**EXCERPT PROVIDED**.
| Color Models |
| The RGB (CMY) Color Model |
RGB and its subset CMY form the most basic and well-known color model. This model bears closest resemblance to how we perceive color. It also corresponds to the principles of additive and subtractive colors.
Additive Colors
Additive colors are created by mixing spectral light in varying combinations. The most common examples of this are television screens and computer monitors, which produce colored pixels by firing red, green, and blue electron guns at phosphors on the television or monitor screen.
More precisely, additive color is produced by any combination of solid spectral colors that are optically mixed by being placed closely together, or by being presented in very rapid succession. Under these circumstances, two or more colors may be perceived as one color.
This can be illustrated by a technique used in the earliest experiments with additive colors: color wheels. These are disks whose surface is divided into areas of solid color. When attached to a motor and spun at high speed, the human eye cannot distinguish between the separate colors and sees them instead as a composite of the colors on the disk:
Subtractive Colors
Subtractive colors are seen when pigments in an object absorb certain wavelengths of white light while reflecting the rest. We see examples of this all around us. Any colored object, whether natural or man-made, absorbs some wavelengths of light and reflects or transmits others; the wavelengths left in the reflected/transmitted light make up the color we see.
This is the nature of color print production and cyan, magenta, and yellow, as used in four-color process printing, are considered to be the subtractive primaries. The subtractive color model in printing operates not only with CMY(K), but also with spot colors, that is, pre-mixed inks.
RGB
Red, green, and blue are the primary stimuli for human color perception and are the primary additive colors. The relationship between the colors can be seen in this illustration:
The secondary colors of RGB, cyan, magenta, and yellow, are formed by the mixture of two of the primaries and the exclusion of the third. Red and green combine to make yellow, green and blue make cyan, blue and red make magenta.
The combination of red, green, and blue in full intensity makes white. White light is created when all colors of the EM spectrum converge in full intensity.
The importance of RGB as a color model is that it relates very closely to the way we perceive color with the r g b receptors in our retinas. RGB is the basic color model used in television or any other medium that projects the color. It is the basic color model on computers and is used for Web graphics, but it cannot be used for print production.
CMY(K)

**SHORT TASK A**. Reproduce the passage from the color models text word for word, starting with "More precisely, additive" and going on through "as one color.".
**SHORT TASK B**. Decide whether each statement agrees with the color models text. Answer yes or no, and quote the text's deciding words. (i) Blue and red combine to make magenta. (ii) RGB can be used for print production. (iii) When a color wheel spins at high speed, the eye can still tell its separate colors apart.

**RECORD SET**.
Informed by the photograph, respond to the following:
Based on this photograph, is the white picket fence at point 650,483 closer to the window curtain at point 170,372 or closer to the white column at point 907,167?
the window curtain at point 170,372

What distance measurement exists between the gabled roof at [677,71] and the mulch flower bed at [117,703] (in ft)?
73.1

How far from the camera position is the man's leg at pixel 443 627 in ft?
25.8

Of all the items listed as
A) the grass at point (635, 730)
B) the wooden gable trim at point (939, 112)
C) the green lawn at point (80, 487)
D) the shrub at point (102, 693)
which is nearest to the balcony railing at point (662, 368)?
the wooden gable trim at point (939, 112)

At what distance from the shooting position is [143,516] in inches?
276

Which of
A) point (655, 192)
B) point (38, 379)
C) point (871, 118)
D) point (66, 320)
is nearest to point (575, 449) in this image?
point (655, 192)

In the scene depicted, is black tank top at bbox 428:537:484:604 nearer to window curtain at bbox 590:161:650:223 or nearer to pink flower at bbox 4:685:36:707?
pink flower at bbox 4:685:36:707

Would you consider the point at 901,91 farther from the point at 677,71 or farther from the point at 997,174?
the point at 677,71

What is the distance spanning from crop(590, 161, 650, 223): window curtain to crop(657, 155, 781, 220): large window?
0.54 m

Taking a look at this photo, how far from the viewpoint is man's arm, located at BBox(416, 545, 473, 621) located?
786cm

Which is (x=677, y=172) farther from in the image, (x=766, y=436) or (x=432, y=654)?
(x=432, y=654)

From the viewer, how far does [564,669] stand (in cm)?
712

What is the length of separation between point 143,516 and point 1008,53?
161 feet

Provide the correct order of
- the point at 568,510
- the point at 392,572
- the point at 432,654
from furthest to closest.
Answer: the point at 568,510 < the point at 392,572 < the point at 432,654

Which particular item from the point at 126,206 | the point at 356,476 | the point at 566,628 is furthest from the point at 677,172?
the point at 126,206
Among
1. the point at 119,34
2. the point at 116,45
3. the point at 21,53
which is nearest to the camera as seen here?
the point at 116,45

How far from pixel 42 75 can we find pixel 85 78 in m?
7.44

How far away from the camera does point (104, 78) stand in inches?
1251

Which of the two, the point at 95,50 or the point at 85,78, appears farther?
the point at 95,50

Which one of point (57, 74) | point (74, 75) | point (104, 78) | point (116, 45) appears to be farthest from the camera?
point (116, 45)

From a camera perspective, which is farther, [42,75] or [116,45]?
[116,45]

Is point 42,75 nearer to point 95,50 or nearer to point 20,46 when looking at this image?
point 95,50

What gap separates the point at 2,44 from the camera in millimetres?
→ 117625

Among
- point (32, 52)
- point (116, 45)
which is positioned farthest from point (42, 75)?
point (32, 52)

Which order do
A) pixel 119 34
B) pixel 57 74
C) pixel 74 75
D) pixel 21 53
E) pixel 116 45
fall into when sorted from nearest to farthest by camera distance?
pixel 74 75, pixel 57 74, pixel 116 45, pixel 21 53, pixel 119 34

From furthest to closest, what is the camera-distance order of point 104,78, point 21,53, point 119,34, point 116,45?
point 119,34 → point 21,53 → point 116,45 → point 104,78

**TASK ANSWER A**.
More precisely, additive color is produced by any combination of solid spectral colors that are optically mixed by being placed closely together, or by being presented in very rapid succession. Under these circumstances, two or more colors may be perceived as one color.

**TASK ANSWER B**.
(i) Yes: "blue and red make magenta."
(ii) No: "but it cannot be used for print production."
(iii) No: "the human eye cannot distinguish between the separate colors and sees them instead as a composite of the colors on the disk"